Kemp, and her husband, Martin, chief geotechnical engineer at Atkins, have three daughters: Jessica, 13, Georgina, 10, and Maria, 6. Currently she works Monday to Friday - but only in term time. Despite this, she has been promoted to director level by Atkins all the way through her career, being made head of her unit while working just two and a half days a week.

"Atkins has been incredibly flexible," says Kemp. "After Jessica was born I tried to go back to my previous company after six weeks off but I realised I was far too maternal to do that so I left. My husband mentioned to his boss that I'd stopped work. He said: 'That's a waste. Why doesn't she come and work for us?'

"I started on half a day a week," she explains, "and since 1997 I've changed my days about six times, though obviously I've had maternity leave too. I was able to work part-time because I was either managing people or acting as a senior adviser, in a leadership and strategy role, rather than working on projects, which allowed me to devise quite a flexible job for myself. "

She admits the complexity of juggling parenting and work roles has its downside. "It's always a challenge if you're looking after children. You are always thinking: Will there be a clash? What will I do if the children are sick? So you probably do need to be pragmatic - and have a great deal of patience. The lessons learned as a working mother have really helped me as a manager and leader of people."

SUE COOPER, HR director, Atkins

Cooper says Atkins is trying to go much further than the law when it comes to flexible working. "If someone has the legal right for three months off until a child is five," she says, "we say they can request longer leave than that - and we will try to accommodate it. We actively encourage our line managers to find ways of accommodating flexible working.

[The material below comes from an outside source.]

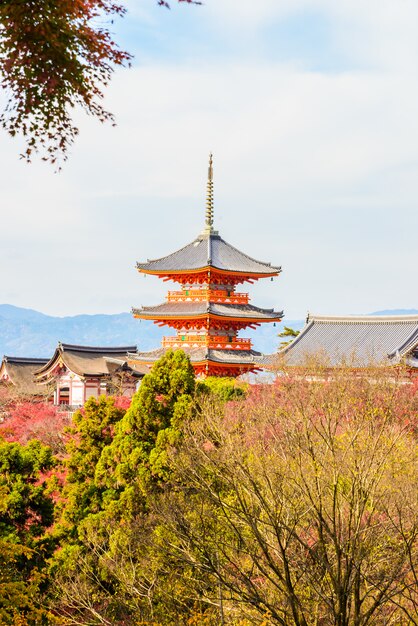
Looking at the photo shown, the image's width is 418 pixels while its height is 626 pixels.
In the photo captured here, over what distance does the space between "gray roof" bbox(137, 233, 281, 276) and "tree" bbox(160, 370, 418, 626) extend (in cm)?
2425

"Organisations like ours, which have certain skills shortages in parts of the business, work very hard to work round those staff and encourage them to apply," she adds. "Flexible working makes the company more attractive," she points out. "The only time - and it is rare - where we'd refuse a request for is if it can't be accommodated. For instance, if someone is in an operational role where they meet customers frequently, it's less easy."

ATKINS

Employs: l2,000 people in the UK

- 9% work part-time

- 2% work full-time from home Thanks to technical developments, a growing percentage work informally from home

JULIAN TAYLOR, Partner, Simmons & Simmons

Sometimes the best working ideas only emerge when you're a long way from the office. In 2005, Julian Taylor, 38, was on a fortnight's beach holiday in Portugal with his wife, Vicky, and their children, George, then 3, and Maddie, 1. As the family relaxed in the sunshine, Taylor indulged in one of those wistful 'what if' moments.

"You start to think about the meaning of life in that situation," he recalls, "and I wondered if, somehow, it might be possible to see more of my kids. It concerned me that I wasn't seeing much of them in the week."

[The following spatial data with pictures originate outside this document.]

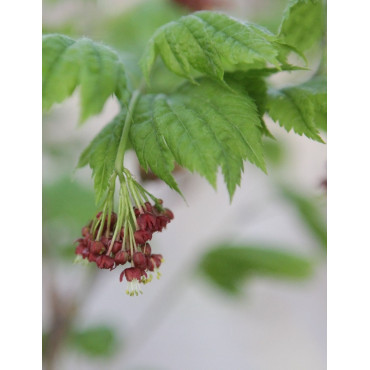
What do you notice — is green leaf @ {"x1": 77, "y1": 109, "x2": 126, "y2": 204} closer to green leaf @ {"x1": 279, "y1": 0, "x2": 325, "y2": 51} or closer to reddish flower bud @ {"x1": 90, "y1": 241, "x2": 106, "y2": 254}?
reddish flower bud @ {"x1": 90, "y1": 241, "x2": 106, "y2": 254}

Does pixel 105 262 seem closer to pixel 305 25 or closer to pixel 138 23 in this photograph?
pixel 305 25

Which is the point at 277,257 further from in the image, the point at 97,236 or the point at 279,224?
the point at 279,224

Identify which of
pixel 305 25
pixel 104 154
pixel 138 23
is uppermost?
pixel 138 23

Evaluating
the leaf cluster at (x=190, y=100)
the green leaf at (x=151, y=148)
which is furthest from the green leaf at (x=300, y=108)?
the green leaf at (x=151, y=148)

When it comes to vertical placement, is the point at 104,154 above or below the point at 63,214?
above

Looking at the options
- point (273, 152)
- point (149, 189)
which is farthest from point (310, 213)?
point (149, 189)
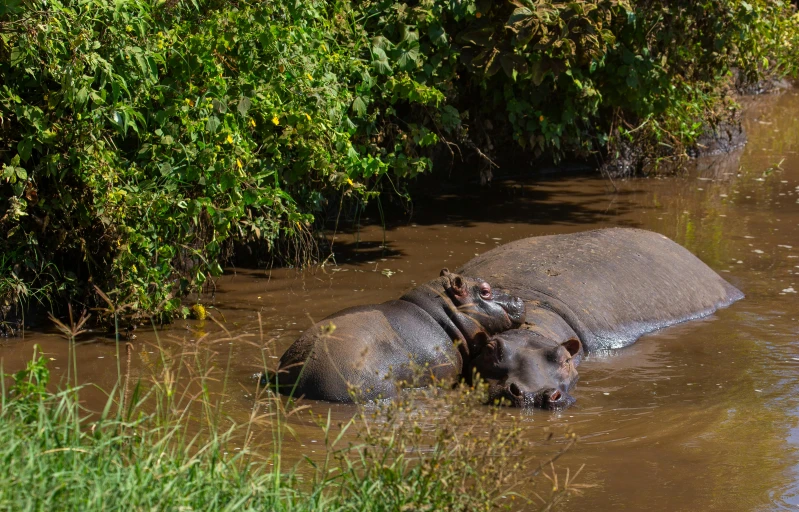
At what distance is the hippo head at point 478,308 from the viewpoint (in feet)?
20.9

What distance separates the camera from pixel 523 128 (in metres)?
10.0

Taylor is a partner in a large international law firm with a London office. "Lawyers are not great at getting home early," he explains, "and often I'd come back and the children would be in bed. So Vicky and I discussed what I could do. She works two days a week as a psychologist. I wondered if it might be possible for me to be a bit more flexible, have a half day off each week. I thought Wednesday afternoon would be a good time as it's in the middle of the week."

Three and a half years on, Taylor, an employment lawyer, continues to work four and a half days each week. There's another addition to their family - India, 2, and he says the arrangement has made a huge difference to all their lives.

"I raised it with my boss as soon as we got back from holiday and he had to clear it internally. I wanted to be sure that the other partners in my group were happy and they were extremely supportive - which makes a big difference. It was a very easy process: I started the arrangement three weeks after I first suggested it. I go in Wednesday morning," he explains, "leave at 12.45 and spend the afternoon helping out at George and Maddie's school. But my clients know I'm still available in an emergency."

There's no sense of it being unusual for a man to work flexibly. "I've got a friend, a consultant, who works four days a week for similar reasons - he's got a small daughter. And there are quite a lot of flexible working arrangements here: we have another guy in our finance department who works from home some of the time and does different hours on different days.

"My kids are not really at an age where they comment on it," he says, "but they definitely like it. It leaves me feeling more engaged with their lives during the week and for me it's like having a mini weekend mid-week."

But is it difficult for a man to ask for flexible working? "In some organisations," he admits, "requests to work part-time from women are viewed more sympathetically than requests from men - for cultural reasons - but I work with a lot of organisations in relation to these issues and more and more employers are moving away from the idea that flexible working is directly related to childcare. They are saying anyone can apply; the only thing is whether it's practicable for the company to allow the arrangement. They are not questioning people on why they want to work flexibly, it's down to the individual. And that's a positive development."

SIMON WATSON, head of Employment International Practice Group for Simmons & Simmons

"Julian is an extremely high performer," says Watson, "and, with high performers, you are always keen to retain them. The best thing about his arrangement is it's invisible both to colleagues and clients; he's always willing, if necessary, to take calls that arise on Wednesday afternoons."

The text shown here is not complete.